Я рассказываю об этом потому, что тайком от жены (и чуть ли не тайком от самого себя) пошел на этот митинг, будь он неладен: я надеялся встретить там ее. С таким же успехом я мог бы надеяться на встречу с иголкой в стоге сена: на площади были сотни тысяч, стояли плечом к плечу. Издалека я видел, как на танк подняли высокого плечистого человека, он что-то говорил… Я стоял слишком далеко, ничего не услышал, да и не очень хотел. Потолкавшись на площади, я стал потихоньку выбираться. Толпы я всегда боялся, любой.

Потом были закрытые магазины. Банки то работали, то не работали. Удивительно, но город при этом выглядел безмятежно: по нашей набережной по вечерам все так же ходили парочки, как ходили тут все время, что я живу в этом доме. Парочки…

Ужас был в том, что я не мог ей дозвониться. О том, чтобы позвонить домой (то есть домой брату и тетке), даже речи быть не могло, а ее рабочий телефон не отвечал, хоть умри. Я ждал и ее звонка, хотя понимал — ей трудно заставить себя позвонить сюда, в этот дом, после того как мои вернулись. Никаких средств, которые потом так облегчили связь между влюбленными, даже и в проекте не было. Оставалось ждать. Впрочем, пока я ждал, у меня было достаточно времени, чтобы подумать над тем, чего же я, собственно, жду.

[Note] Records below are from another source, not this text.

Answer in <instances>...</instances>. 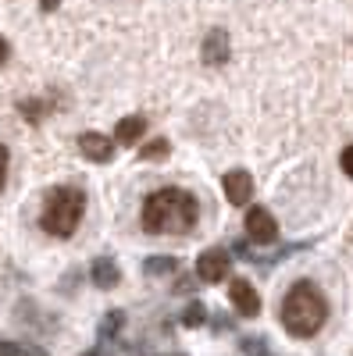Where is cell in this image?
Masks as SVG:
<instances>
[{
	"label": "cell",
	"mask_w": 353,
	"mask_h": 356,
	"mask_svg": "<svg viewBox=\"0 0 353 356\" xmlns=\"http://www.w3.org/2000/svg\"><path fill=\"white\" fill-rule=\"evenodd\" d=\"M196 214L200 203L189 189L168 186L146 196L143 203V228L150 235H186L196 228Z\"/></svg>",
	"instance_id": "obj_1"
},
{
	"label": "cell",
	"mask_w": 353,
	"mask_h": 356,
	"mask_svg": "<svg viewBox=\"0 0 353 356\" xmlns=\"http://www.w3.org/2000/svg\"><path fill=\"white\" fill-rule=\"evenodd\" d=\"M329 321V300L311 278L292 282L282 300V328L292 339H311L325 328Z\"/></svg>",
	"instance_id": "obj_2"
},
{
	"label": "cell",
	"mask_w": 353,
	"mask_h": 356,
	"mask_svg": "<svg viewBox=\"0 0 353 356\" xmlns=\"http://www.w3.org/2000/svg\"><path fill=\"white\" fill-rule=\"evenodd\" d=\"M82 214H86V193L79 186H57L43 200L40 225H43L47 235H54V239H68V235H75Z\"/></svg>",
	"instance_id": "obj_3"
},
{
	"label": "cell",
	"mask_w": 353,
	"mask_h": 356,
	"mask_svg": "<svg viewBox=\"0 0 353 356\" xmlns=\"http://www.w3.org/2000/svg\"><path fill=\"white\" fill-rule=\"evenodd\" d=\"M228 57H232L228 29H221V25L207 29V36H203V43H200V61L207 68H221V65H228Z\"/></svg>",
	"instance_id": "obj_4"
},
{
	"label": "cell",
	"mask_w": 353,
	"mask_h": 356,
	"mask_svg": "<svg viewBox=\"0 0 353 356\" xmlns=\"http://www.w3.org/2000/svg\"><path fill=\"white\" fill-rule=\"evenodd\" d=\"M228 267H232V253H228V250H221V246L203 250L200 260H196V278L207 282V285H214V282L228 278Z\"/></svg>",
	"instance_id": "obj_5"
},
{
	"label": "cell",
	"mask_w": 353,
	"mask_h": 356,
	"mask_svg": "<svg viewBox=\"0 0 353 356\" xmlns=\"http://www.w3.org/2000/svg\"><path fill=\"white\" fill-rule=\"evenodd\" d=\"M275 235H279L275 218L264 211V207H250L246 211V239L257 243V246H268V243H275Z\"/></svg>",
	"instance_id": "obj_6"
},
{
	"label": "cell",
	"mask_w": 353,
	"mask_h": 356,
	"mask_svg": "<svg viewBox=\"0 0 353 356\" xmlns=\"http://www.w3.org/2000/svg\"><path fill=\"white\" fill-rule=\"evenodd\" d=\"M221 189H225L228 203L246 207V200L253 196V175H250L246 168H232V171H225V178H221Z\"/></svg>",
	"instance_id": "obj_7"
},
{
	"label": "cell",
	"mask_w": 353,
	"mask_h": 356,
	"mask_svg": "<svg viewBox=\"0 0 353 356\" xmlns=\"http://www.w3.org/2000/svg\"><path fill=\"white\" fill-rule=\"evenodd\" d=\"M114 139H107L104 132H82L79 136V154L86 157V161H93V164H107L111 157H114Z\"/></svg>",
	"instance_id": "obj_8"
},
{
	"label": "cell",
	"mask_w": 353,
	"mask_h": 356,
	"mask_svg": "<svg viewBox=\"0 0 353 356\" xmlns=\"http://www.w3.org/2000/svg\"><path fill=\"white\" fill-rule=\"evenodd\" d=\"M228 300H232L235 314H243V317H257V314H260V296H257V289H253L246 278H235V282H232Z\"/></svg>",
	"instance_id": "obj_9"
},
{
	"label": "cell",
	"mask_w": 353,
	"mask_h": 356,
	"mask_svg": "<svg viewBox=\"0 0 353 356\" xmlns=\"http://www.w3.org/2000/svg\"><path fill=\"white\" fill-rule=\"evenodd\" d=\"M90 282L97 289H114L118 282H122V267H118L111 257H97L93 267H90Z\"/></svg>",
	"instance_id": "obj_10"
},
{
	"label": "cell",
	"mask_w": 353,
	"mask_h": 356,
	"mask_svg": "<svg viewBox=\"0 0 353 356\" xmlns=\"http://www.w3.org/2000/svg\"><path fill=\"white\" fill-rule=\"evenodd\" d=\"M143 132H146V118L143 114H129V118H122V122L114 125V143L118 146H132V143L143 139Z\"/></svg>",
	"instance_id": "obj_11"
},
{
	"label": "cell",
	"mask_w": 353,
	"mask_h": 356,
	"mask_svg": "<svg viewBox=\"0 0 353 356\" xmlns=\"http://www.w3.org/2000/svg\"><path fill=\"white\" fill-rule=\"evenodd\" d=\"M164 157H171V143H168L164 136L150 139V143L139 150V161H146V164H157V161H164Z\"/></svg>",
	"instance_id": "obj_12"
},
{
	"label": "cell",
	"mask_w": 353,
	"mask_h": 356,
	"mask_svg": "<svg viewBox=\"0 0 353 356\" xmlns=\"http://www.w3.org/2000/svg\"><path fill=\"white\" fill-rule=\"evenodd\" d=\"M143 271L150 275V278L175 275V271H179V260H175V257H146V260H143Z\"/></svg>",
	"instance_id": "obj_13"
},
{
	"label": "cell",
	"mask_w": 353,
	"mask_h": 356,
	"mask_svg": "<svg viewBox=\"0 0 353 356\" xmlns=\"http://www.w3.org/2000/svg\"><path fill=\"white\" fill-rule=\"evenodd\" d=\"M179 321H182V328H200V324H207V307H203L200 300H189Z\"/></svg>",
	"instance_id": "obj_14"
},
{
	"label": "cell",
	"mask_w": 353,
	"mask_h": 356,
	"mask_svg": "<svg viewBox=\"0 0 353 356\" xmlns=\"http://www.w3.org/2000/svg\"><path fill=\"white\" fill-rule=\"evenodd\" d=\"M125 328V314L122 310H107L104 314V321H100V339H118V332H122Z\"/></svg>",
	"instance_id": "obj_15"
},
{
	"label": "cell",
	"mask_w": 353,
	"mask_h": 356,
	"mask_svg": "<svg viewBox=\"0 0 353 356\" xmlns=\"http://www.w3.org/2000/svg\"><path fill=\"white\" fill-rule=\"evenodd\" d=\"M240 353H243V356H275L272 346H268V339H260V335L240 339Z\"/></svg>",
	"instance_id": "obj_16"
},
{
	"label": "cell",
	"mask_w": 353,
	"mask_h": 356,
	"mask_svg": "<svg viewBox=\"0 0 353 356\" xmlns=\"http://www.w3.org/2000/svg\"><path fill=\"white\" fill-rule=\"evenodd\" d=\"M18 111H22V118H25V122H43V118H47V111H50V104H43V100H22L18 104Z\"/></svg>",
	"instance_id": "obj_17"
},
{
	"label": "cell",
	"mask_w": 353,
	"mask_h": 356,
	"mask_svg": "<svg viewBox=\"0 0 353 356\" xmlns=\"http://www.w3.org/2000/svg\"><path fill=\"white\" fill-rule=\"evenodd\" d=\"M339 168L346 171V178H353V143L346 146V150L339 154Z\"/></svg>",
	"instance_id": "obj_18"
},
{
	"label": "cell",
	"mask_w": 353,
	"mask_h": 356,
	"mask_svg": "<svg viewBox=\"0 0 353 356\" xmlns=\"http://www.w3.org/2000/svg\"><path fill=\"white\" fill-rule=\"evenodd\" d=\"M8 161H11V154H8V146L0 143V189H4V182H8Z\"/></svg>",
	"instance_id": "obj_19"
},
{
	"label": "cell",
	"mask_w": 353,
	"mask_h": 356,
	"mask_svg": "<svg viewBox=\"0 0 353 356\" xmlns=\"http://www.w3.org/2000/svg\"><path fill=\"white\" fill-rule=\"evenodd\" d=\"M207 321H211L214 332H218V328H221V332H232V317H228V314H214V317H207Z\"/></svg>",
	"instance_id": "obj_20"
},
{
	"label": "cell",
	"mask_w": 353,
	"mask_h": 356,
	"mask_svg": "<svg viewBox=\"0 0 353 356\" xmlns=\"http://www.w3.org/2000/svg\"><path fill=\"white\" fill-rule=\"evenodd\" d=\"M0 356H22V346L18 342H0Z\"/></svg>",
	"instance_id": "obj_21"
},
{
	"label": "cell",
	"mask_w": 353,
	"mask_h": 356,
	"mask_svg": "<svg viewBox=\"0 0 353 356\" xmlns=\"http://www.w3.org/2000/svg\"><path fill=\"white\" fill-rule=\"evenodd\" d=\"M8 57H11V43H8L4 36H0V68L8 65Z\"/></svg>",
	"instance_id": "obj_22"
},
{
	"label": "cell",
	"mask_w": 353,
	"mask_h": 356,
	"mask_svg": "<svg viewBox=\"0 0 353 356\" xmlns=\"http://www.w3.org/2000/svg\"><path fill=\"white\" fill-rule=\"evenodd\" d=\"M57 4H61V0H40V11L50 15V11H57Z\"/></svg>",
	"instance_id": "obj_23"
},
{
	"label": "cell",
	"mask_w": 353,
	"mask_h": 356,
	"mask_svg": "<svg viewBox=\"0 0 353 356\" xmlns=\"http://www.w3.org/2000/svg\"><path fill=\"white\" fill-rule=\"evenodd\" d=\"M196 282H200V278H196ZM196 282H193V278H182L175 289H179V292H193V289H196Z\"/></svg>",
	"instance_id": "obj_24"
},
{
	"label": "cell",
	"mask_w": 353,
	"mask_h": 356,
	"mask_svg": "<svg viewBox=\"0 0 353 356\" xmlns=\"http://www.w3.org/2000/svg\"><path fill=\"white\" fill-rule=\"evenodd\" d=\"M79 356H100V349H86V353H79Z\"/></svg>",
	"instance_id": "obj_25"
},
{
	"label": "cell",
	"mask_w": 353,
	"mask_h": 356,
	"mask_svg": "<svg viewBox=\"0 0 353 356\" xmlns=\"http://www.w3.org/2000/svg\"><path fill=\"white\" fill-rule=\"evenodd\" d=\"M168 356H182V353H168Z\"/></svg>",
	"instance_id": "obj_26"
}]
</instances>
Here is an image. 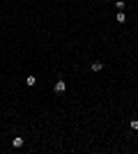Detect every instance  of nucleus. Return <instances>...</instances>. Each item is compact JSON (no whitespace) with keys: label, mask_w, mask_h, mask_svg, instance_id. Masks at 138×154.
Returning a JSON list of instances; mask_svg holds the SVG:
<instances>
[{"label":"nucleus","mask_w":138,"mask_h":154,"mask_svg":"<svg viewBox=\"0 0 138 154\" xmlns=\"http://www.w3.org/2000/svg\"><path fill=\"white\" fill-rule=\"evenodd\" d=\"M101 69H104V62H99V60L92 62V71H101Z\"/></svg>","instance_id":"7ed1b4c3"},{"label":"nucleus","mask_w":138,"mask_h":154,"mask_svg":"<svg viewBox=\"0 0 138 154\" xmlns=\"http://www.w3.org/2000/svg\"><path fill=\"white\" fill-rule=\"evenodd\" d=\"M65 90H67V83L62 81V78H58L55 85H53V92H55V94H65Z\"/></svg>","instance_id":"f257e3e1"},{"label":"nucleus","mask_w":138,"mask_h":154,"mask_svg":"<svg viewBox=\"0 0 138 154\" xmlns=\"http://www.w3.org/2000/svg\"><path fill=\"white\" fill-rule=\"evenodd\" d=\"M115 21H118V23H124V12H118V16H115Z\"/></svg>","instance_id":"423d86ee"},{"label":"nucleus","mask_w":138,"mask_h":154,"mask_svg":"<svg viewBox=\"0 0 138 154\" xmlns=\"http://www.w3.org/2000/svg\"><path fill=\"white\" fill-rule=\"evenodd\" d=\"M115 7H118V12H124V0H115Z\"/></svg>","instance_id":"39448f33"},{"label":"nucleus","mask_w":138,"mask_h":154,"mask_svg":"<svg viewBox=\"0 0 138 154\" xmlns=\"http://www.w3.org/2000/svg\"><path fill=\"white\" fill-rule=\"evenodd\" d=\"M35 83H37V76H28V78H26V85H30V88H32Z\"/></svg>","instance_id":"20e7f679"},{"label":"nucleus","mask_w":138,"mask_h":154,"mask_svg":"<svg viewBox=\"0 0 138 154\" xmlns=\"http://www.w3.org/2000/svg\"><path fill=\"white\" fill-rule=\"evenodd\" d=\"M129 127H131V131H138V120H131V122H129Z\"/></svg>","instance_id":"0eeeda50"},{"label":"nucleus","mask_w":138,"mask_h":154,"mask_svg":"<svg viewBox=\"0 0 138 154\" xmlns=\"http://www.w3.org/2000/svg\"><path fill=\"white\" fill-rule=\"evenodd\" d=\"M23 143H26V138H23V136H14L12 147H23Z\"/></svg>","instance_id":"f03ea898"}]
</instances>
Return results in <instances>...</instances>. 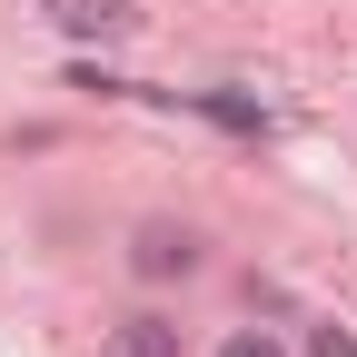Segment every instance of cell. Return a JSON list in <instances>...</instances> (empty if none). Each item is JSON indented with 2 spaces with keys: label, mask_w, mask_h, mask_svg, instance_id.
Masks as SVG:
<instances>
[{
  "label": "cell",
  "mask_w": 357,
  "mask_h": 357,
  "mask_svg": "<svg viewBox=\"0 0 357 357\" xmlns=\"http://www.w3.org/2000/svg\"><path fill=\"white\" fill-rule=\"evenodd\" d=\"M149 100H169V109H199V119H218V129H238V139H268V109L248 100V89H149Z\"/></svg>",
  "instance_id": "1"
},
{
  "label": "cell",
  "mask_w": 357,
  "mask_h": 357,
  "mask_svg": "<svg viewBox=\"0 0 357 357\" xmlns=\"http://www.w3.org/2000/svg\"><path fill=\"white\" fill-rule=\"evenodd\" d=\"M129 268H139V278H189V268H199V248H189V229H139Z\"/></svg>",
  "instance_id": "2"
},
{
  "label": "cell",
  "mask_w": 357,
  "mask_h": 357,
  "mask_svg": "<svg viewBox=\"0 0 357 357\" xmlns=\"http://www.w3.org/2000/svg\"><path fill=\"white\" fill-rule=\"evenodd\" d=\"M40 10H50L70 40H109V30L129 20V10H109V0H40Z\"/></svg>",
  "instance_id": "3"
},
{
  "label": "cell",
  "mask_w": 357,
  "mask_h": 357,
  "mask_svg": "<svg viewBox=\"0 0 357 357\" xmlns=\"http://www.w3.org/2000/svg\"><path fill=\"white\" fill-rule=\"evenodd\" d=\"M109 357H178V328H159V318H129V328L109 337Z\"/></svg>",
  "instance_id": "4"
},
{
  "label": "cell",
  "mask_w": 357,
  "mask_h": 357,
  "mask_svg": "<svg viewBox=\"0 0 357 357\" xmlns=\"http://www.w3.org/2000/svg\"><path fill=\"white\" fill-rule=\"evenodd\" d=\"M218 357H278V337H258V328H238V337H218Z\"/></svg>",
  "instance_id": "5"
},
{
  "label": "cell",
  "mask_w": 357,
  "mask_h": 357,
  "mask_svg": "<svg viewBox=\"0 0 357 357\" xmlns=\"http://www.w3.org/2000/svg\"><path fill=\"white\" fill-rule=\"evenodd\" d=\"M307 357H357V337H347V328H318V337H307Z\"/></svg>",
  "instance_id": "6"
}]
</instances>
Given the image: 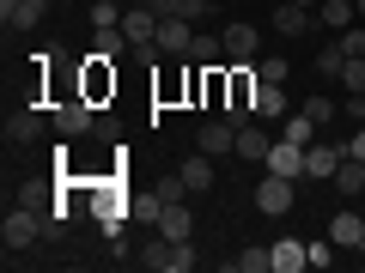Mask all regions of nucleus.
<instances>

Я хочу видеть ее, о да, смертно хочу. Хочу, чтобы под моей рукой оживало ее тепло. Хочу, чтобы она сидела напротив и пила чай, а я бы просто смотрел на нее и все, что я говорю, вызывало у нее смех. Ну, спрашивал я себя, и что дальше? Ты готов сказать это ей, брату, своей жене, всем, готов?

Было и еще одно, что мне хотелось спрятать подальше даже от самого себя. Я не верил. Я не мог найти ни одного объяснения тому, что она меня полюбила. Теперь, когда я уже был в состоянии рассуждать здраво (или думал, что рассуждаю здраво), я задавал себе вопрос: что она могла во мне полюбить? Я немолод, и это мягко сказано, приятели сына при первом знакомстве всегда принимают меня за его дедушку. Назвать меня здоровым или красивым может только безумец. Талант? Это я за собой признавал, да. Но ей-то что с того? Раз в год послушать мой концерт в консерватории? Невелика радость для молодой симпатичной особы.

Наконец, мы с ней оба были несвободны, и как!.. Но с этого места опять начиналось то, о чем я предпочел бы вовсе не думать, поэтому я снова возвращался к началу, к тому, что казалось мне главным: она не могла меня полюбить, вот так ни с того ни с сего, для этого не было ни одной, ни единой предпосылки. Значит, это что-то другое. Что? Ответа я пока не находил.

Может, виной всему был я, с этой своей жаждой хоть раз в жизни отведать любви, и жажда эта ей передалась? Но тогда это наваждение, морок, а всякое наваждение проходит, и когда оно пройдет, она увидит все так, как есть, и меня увидит таким, какой я есть, и это открытие ее поразит, а я… Я буду несчастен, как раньше. Нет, гораздо больше, чем раньше! Мне уже нечего будет ждать.